To help with memory, humans have always relied on family, friends and other people as well as external resources like written material, said Sloman, co-author of the book “The Knowledge Illusion: Why We Never Think Alone.” He said it’s best to think about memory and knowledge in terms of community, not individuals.

“The internet strikes me as an extension of what we’ve been doing for millennia, which is making use of the world, and it’s now in electronic form,” Sloman said.

Sometimes that amounts to what cognitive scientists call “offloading”: giving the brain a break by storing information elsewhere. Keeping phone numbers on a mobile phone or on paper is a classic example.

But the internet isn’t just storing information. It’s providing information nearly instantaneously at any time, without asking any questions in return and generally without fail. And it’s providing ways to shape memories.

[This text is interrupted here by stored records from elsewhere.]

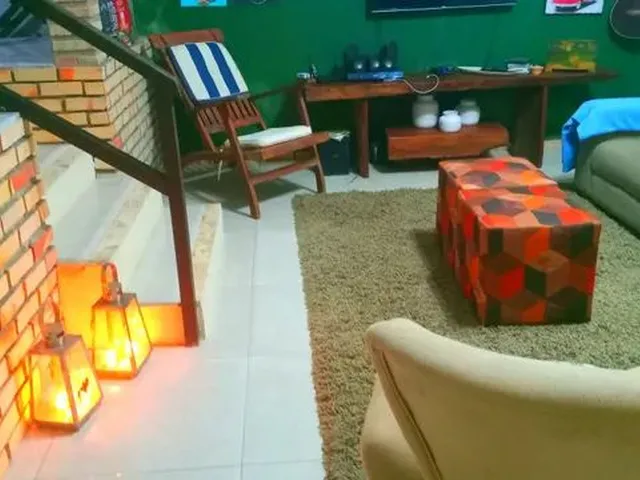 Imagem 2: Casa de Temporada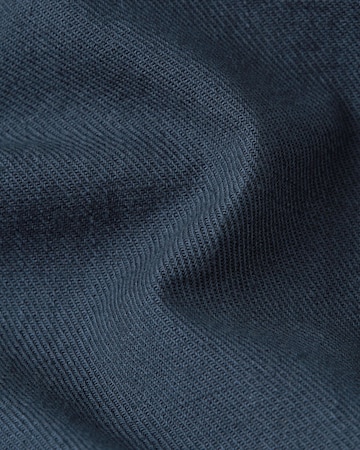 G-STAR Slim fit Button Up Shirt 'Marine' in Blue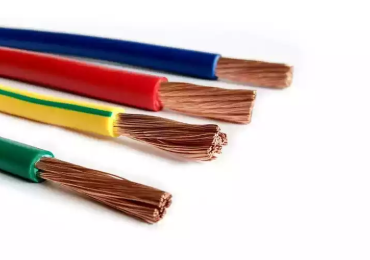 Jinshui Wire&Cable Group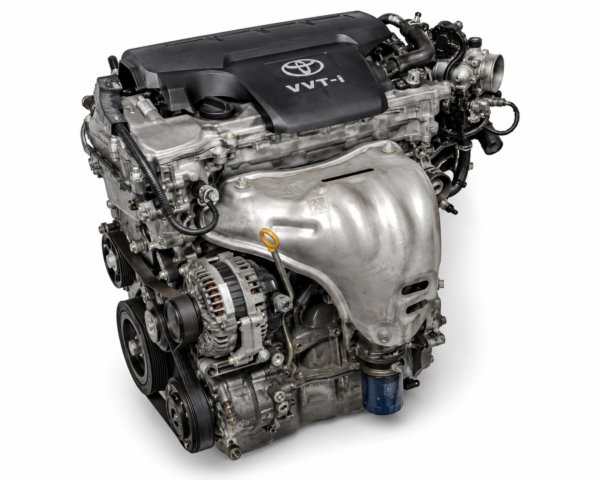 Toyota Camry Used Engine for sale at JP Used Motors and Machinery in Durban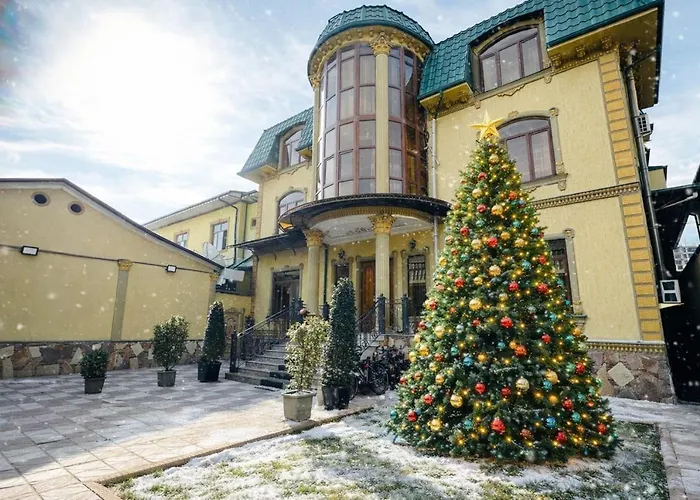 Soro Hotel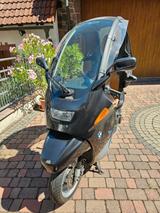 BMW C1 Executive - BMW C1 EXECUTIVE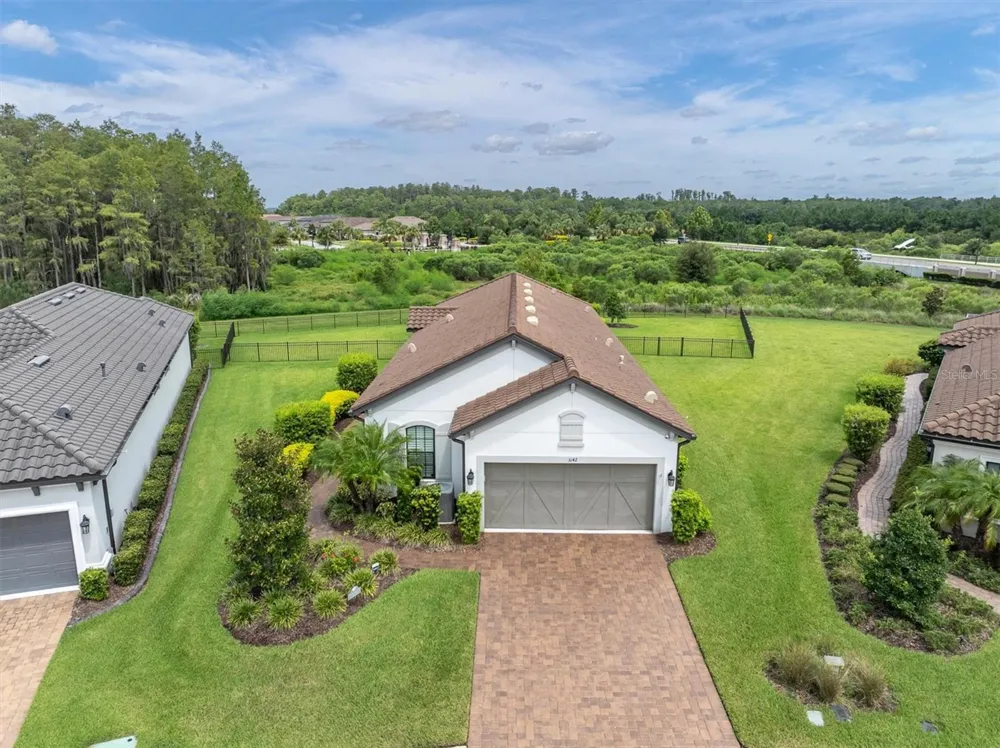 3142 FRANCOA DRIVE Odessa, FL 33556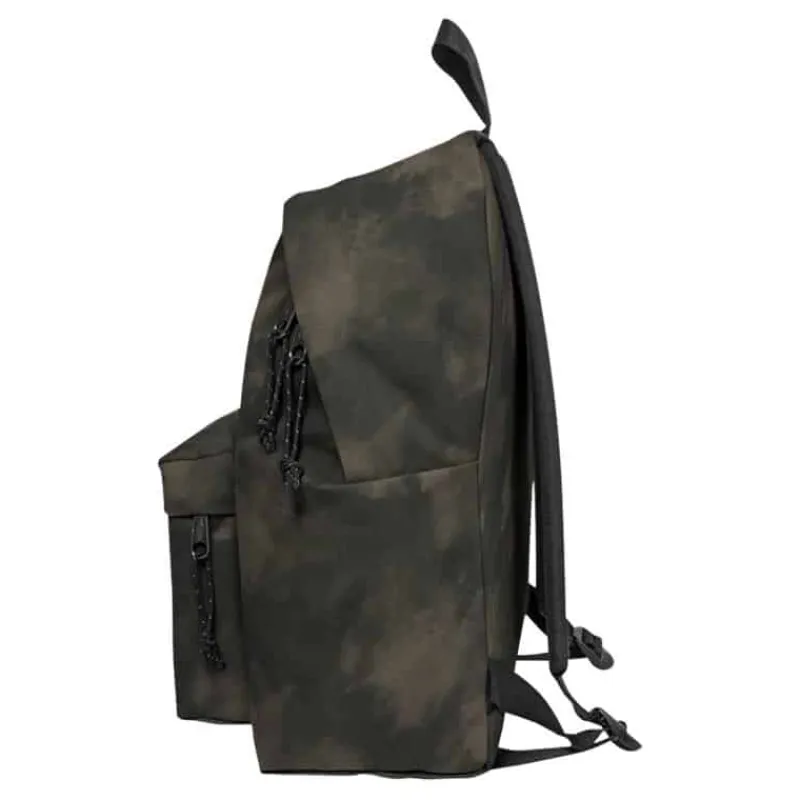 Eastpak Rugzak Padded Pak’R – Dust Green> Zakken & Tassen
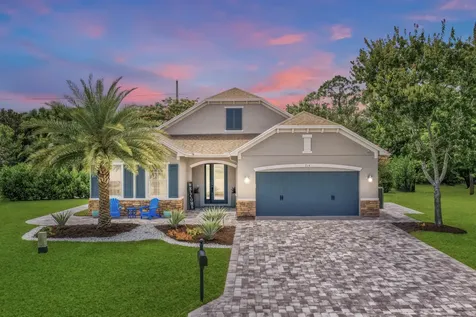 714 SW Goldshine Court Palm City FL 34990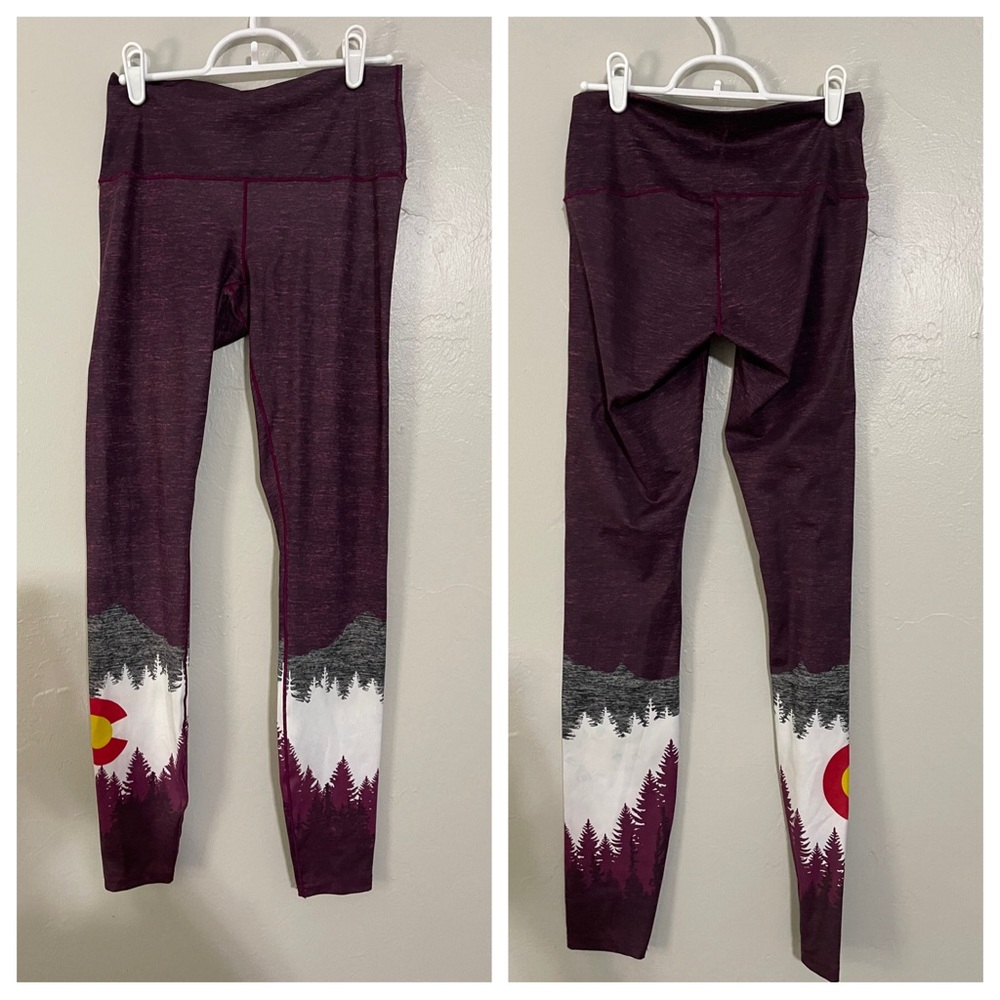 Women’s Colorado Mountain Legging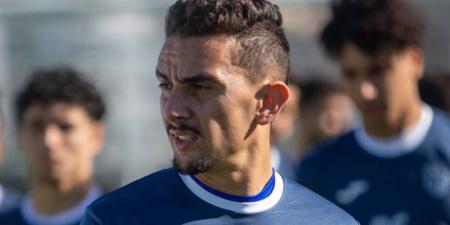 اتحاد طنجة يعلن خضوع شنتوف لعملية جراحية ناجحة على مستوى الغضروف الهلالي للركبة اليمنى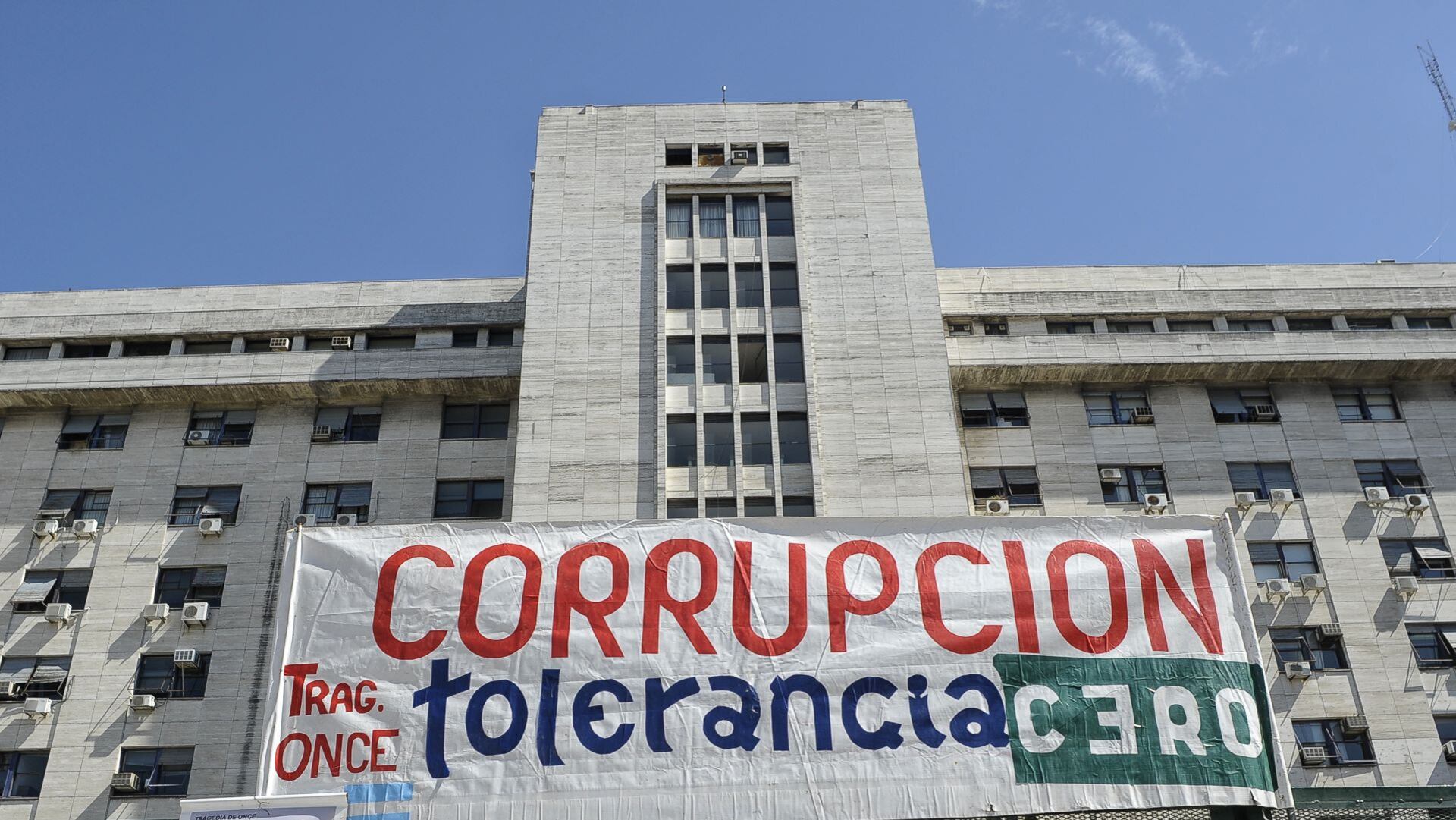 La corrupción cruza a varias tragedias de la Argentina (Patricio Murphy)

In a review of recent studies in the field, published in September, researchers at Duke University found that the “externalization” of memories into digital spheres “changes what people attend to and remember about their own experiences.” Digital media is new and different, they wrote, because of factors such as how easily images are edited or the huge number of memories at people’s fingertips.

Each photographic cue means another chance for a memory to be “updated,” maybe with a false impression, and each manipulation of a piece of social media content is a chance for distortion, wrote the researchers, doctoral student Emmaline Drew Eliseev and Elizabeth Marsh, a professor of psychology and neuroscience and director of a lab dedicated to studying memory.

“These questions and others are about memory — but they arise because of a social context that could not have been envisaged two decades ago,” they wrote.